__WHAT YOU NEED TO DO__:
#1 What did the researchers find after one and two years of the 1981 program, according to the passage on clinic 6 B? List every finding.
#2 Can you shorten the paragraph of the passage on clinic 6 B that begins "During his leadership he recruited" while keeping its main facts?
#3 Could you carry on the passage on clinic 6 B from its last sentence?

-- SELECTED EXTRACT follows --

The successful ISPS Symposium in Oslo in 1975, contributed to this process of increased interest in psychodynamic understanding and treatment of schizophrenic and other psychotic patients all over Norway.

In 1976 Jarl Jørstad was appointed as medical director of the psychiatric university clinic 6 B in Oslo City Hospital Ullevål.  This was also a pioneer institution in developing a therapeutic community which included a mixture of neurotic and psychotic patients, and had many groups.  A basic condition for their treatment program was that they could select the patients they admitted into the ward, and they favoured more resourceful neurotic patients.

During his leadership he recruited many excellent clinicians and researchers, which developed a good and open research team together with the clinicians, and were setting the main point in clinical research and the results of institutional treatment.  When the department in the late 1970s developed a crisis, caused by new obligations to admit immediately all psychotic and suicidal patients as emergency cases from the catchment area in the city, the number of psychotic inpatients increased rapidly, and the more neurotic patients were treated in the out patient clinics.  Many of the nurses working in the acute unit developed signs of burn-out syndrome, their organization of the therapeutic community did not work any longer. The research which included patients, staff and the ward atmosphere, showed clearly that the milieu and the groups were now harmful for many of the psychotic patients.

In 1981 the whole treatment program was then radically changed to an individually oriented therapeutic milieu, where the psychotic patients were separated from the more acting–out borderline patients, who got a special organized, group oriented day unit. The nurses were now taking more care of the psychotic patients and took more responsibility and leadership. After one and two years the researchers found that the ward atmosphere showed reduced aggression and was warmer, the patients said they had a much better ward milieu, and the burn out syndrome in the staff was resolved.  These results were published in a book and in several Scandinavian and international journals, and resulted in a couple of doctorate degrees.

-- SELECTED EXTRACT concluded --
-- DATASET ENTRIES follows --

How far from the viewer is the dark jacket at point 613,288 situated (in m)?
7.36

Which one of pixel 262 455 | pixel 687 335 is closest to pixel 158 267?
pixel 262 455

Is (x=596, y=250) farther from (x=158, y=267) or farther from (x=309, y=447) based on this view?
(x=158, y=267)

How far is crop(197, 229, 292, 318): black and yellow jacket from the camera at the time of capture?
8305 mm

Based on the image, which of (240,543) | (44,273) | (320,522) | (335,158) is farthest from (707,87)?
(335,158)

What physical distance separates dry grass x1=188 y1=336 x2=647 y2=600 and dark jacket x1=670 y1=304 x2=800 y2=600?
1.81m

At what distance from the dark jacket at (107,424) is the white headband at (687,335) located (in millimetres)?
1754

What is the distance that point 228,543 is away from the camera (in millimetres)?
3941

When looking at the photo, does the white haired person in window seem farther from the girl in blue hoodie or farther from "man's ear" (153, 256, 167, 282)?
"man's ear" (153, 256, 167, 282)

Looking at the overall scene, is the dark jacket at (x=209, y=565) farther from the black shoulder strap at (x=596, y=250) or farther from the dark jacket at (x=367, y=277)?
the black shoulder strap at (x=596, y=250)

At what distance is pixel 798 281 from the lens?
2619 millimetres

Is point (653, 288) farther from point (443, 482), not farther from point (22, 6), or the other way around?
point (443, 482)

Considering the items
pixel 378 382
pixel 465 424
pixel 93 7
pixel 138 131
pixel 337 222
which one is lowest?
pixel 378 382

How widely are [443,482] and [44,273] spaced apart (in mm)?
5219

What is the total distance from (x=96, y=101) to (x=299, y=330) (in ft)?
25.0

-- DATASET ENTRIES concluded --
-- DATASET ENTRIES follows --

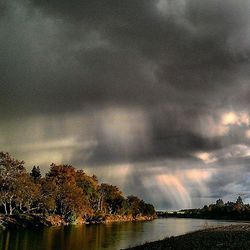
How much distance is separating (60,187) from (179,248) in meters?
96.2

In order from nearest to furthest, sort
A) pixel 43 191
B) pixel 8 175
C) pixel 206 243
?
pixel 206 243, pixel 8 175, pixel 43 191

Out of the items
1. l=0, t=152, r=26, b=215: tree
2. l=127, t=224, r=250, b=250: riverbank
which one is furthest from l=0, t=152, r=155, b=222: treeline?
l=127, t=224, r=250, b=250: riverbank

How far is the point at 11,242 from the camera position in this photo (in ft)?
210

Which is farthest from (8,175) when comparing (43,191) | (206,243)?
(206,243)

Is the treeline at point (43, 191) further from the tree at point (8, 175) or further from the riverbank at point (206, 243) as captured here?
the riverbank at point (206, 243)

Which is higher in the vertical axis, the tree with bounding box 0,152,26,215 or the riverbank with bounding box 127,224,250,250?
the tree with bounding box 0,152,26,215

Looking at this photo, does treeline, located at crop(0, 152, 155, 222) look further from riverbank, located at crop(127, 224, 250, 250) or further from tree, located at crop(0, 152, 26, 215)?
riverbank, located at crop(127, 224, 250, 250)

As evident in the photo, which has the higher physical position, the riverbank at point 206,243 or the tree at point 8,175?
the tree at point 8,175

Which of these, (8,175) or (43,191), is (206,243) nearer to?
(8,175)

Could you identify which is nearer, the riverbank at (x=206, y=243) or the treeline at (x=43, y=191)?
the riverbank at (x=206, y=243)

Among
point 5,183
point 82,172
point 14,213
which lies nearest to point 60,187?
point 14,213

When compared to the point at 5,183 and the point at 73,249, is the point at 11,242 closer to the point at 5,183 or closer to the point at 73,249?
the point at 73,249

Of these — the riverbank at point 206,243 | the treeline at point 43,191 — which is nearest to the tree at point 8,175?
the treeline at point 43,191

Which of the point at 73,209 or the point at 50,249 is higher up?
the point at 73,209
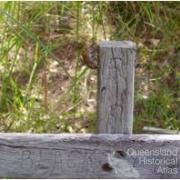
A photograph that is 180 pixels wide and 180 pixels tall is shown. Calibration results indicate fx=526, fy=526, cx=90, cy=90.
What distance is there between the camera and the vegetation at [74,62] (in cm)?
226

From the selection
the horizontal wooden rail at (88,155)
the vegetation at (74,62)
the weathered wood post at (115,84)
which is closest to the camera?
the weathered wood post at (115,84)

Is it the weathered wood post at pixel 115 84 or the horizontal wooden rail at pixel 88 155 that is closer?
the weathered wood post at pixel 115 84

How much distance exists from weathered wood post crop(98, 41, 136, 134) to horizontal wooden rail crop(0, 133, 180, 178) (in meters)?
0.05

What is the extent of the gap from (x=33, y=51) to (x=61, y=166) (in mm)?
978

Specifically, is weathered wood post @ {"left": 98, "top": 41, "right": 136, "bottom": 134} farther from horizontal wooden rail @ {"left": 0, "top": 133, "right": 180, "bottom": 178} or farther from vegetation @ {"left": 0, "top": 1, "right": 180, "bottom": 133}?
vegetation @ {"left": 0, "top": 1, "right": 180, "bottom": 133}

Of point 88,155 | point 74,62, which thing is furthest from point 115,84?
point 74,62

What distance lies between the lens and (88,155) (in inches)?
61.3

-- DATASET ENTRIES concluded --

__ANSWERS BY ITEM__:
#1
- The ward atmosphere showed reduced aggression.
- The ward atmosphere was warmer.
- The patients said they had a much better ward milieu.
- The burn-out syndrome in the staff was resolved.

#2 Under his leadership, many excellent clinicians and researchers were recruited and formed an open research team focused on clinical research and the results of institutional treatment. In the late 1970s, the department fell into crisis. New obligations required it to admit all psychotic and suicidal patients from the city's catchment area immediately as emergency cases. As a result, psychotic inpatients increased rapidly, and the more neurotic patients were moved to outpatient clinics. Many acute-unit nurses showed signs of burn-out, and the therapeutic community no longer worked. Research on patients, staff and ward atmosphere showed that the milieu and groups had become harmful for many psychotic patients.

#3
The engagement and enthusiasm of Jarl Jørstad in promoting psychodynamic understanding, modified psychotherapy and optimal milieu therapy for psychotic patients, influenced many professional workers in psychiatry, both in Norway, Sweden and Denmark.  He was asked to give many seminars in these countries, and delegations came from them to learn from the experiences at Dikemark and Ullevål hospitals. He was also asked for to be a consultant for institutions in crisis, which was a result of his interest and study of irrational group processes which influence teamwork and leadership in all organizations (Tavistock), and which gave him many tasks in Scandinavian countries and Switzerland.

Together with a large group of young psychiatrists he also contributed to a radical change in the teaching and training of psychiatric residents in the 1970s in Norway.  In spite of resistance from most of the professors in psychiatry, they managed to introduce obligatory supervision in the therapist-patient relationship, and the basic principles of psychodynamic psychotherapy, once a week in one year, later extended to two years.  As leader of the psychotherapy committee in Norwegian Psychiatric Association he also formulated the qualifications of the supervisors: they should be experienced psychotherapists, and should have had their own personal psychotherapy or psychoanalysis.  Later special courses in supervision were also developed.

In his books and many papers he focused more and more on the early mother-child relationship as a background for vulnerability in later life, the unconscious forces in human mind, and the transference/countertransference interaction in therapeutic relationships of severely disturbed patients.  His popular psychiatric books were published in a couple of editions both in Norway, Sweden and Denmark, the first also in Poland, and the last in the UK.

Since 1990 until the time of his death, he still had his private psychotherapeutic and psychoanalytic practice at his home in Sandvika outside Oslo, but now for only a few hours a week.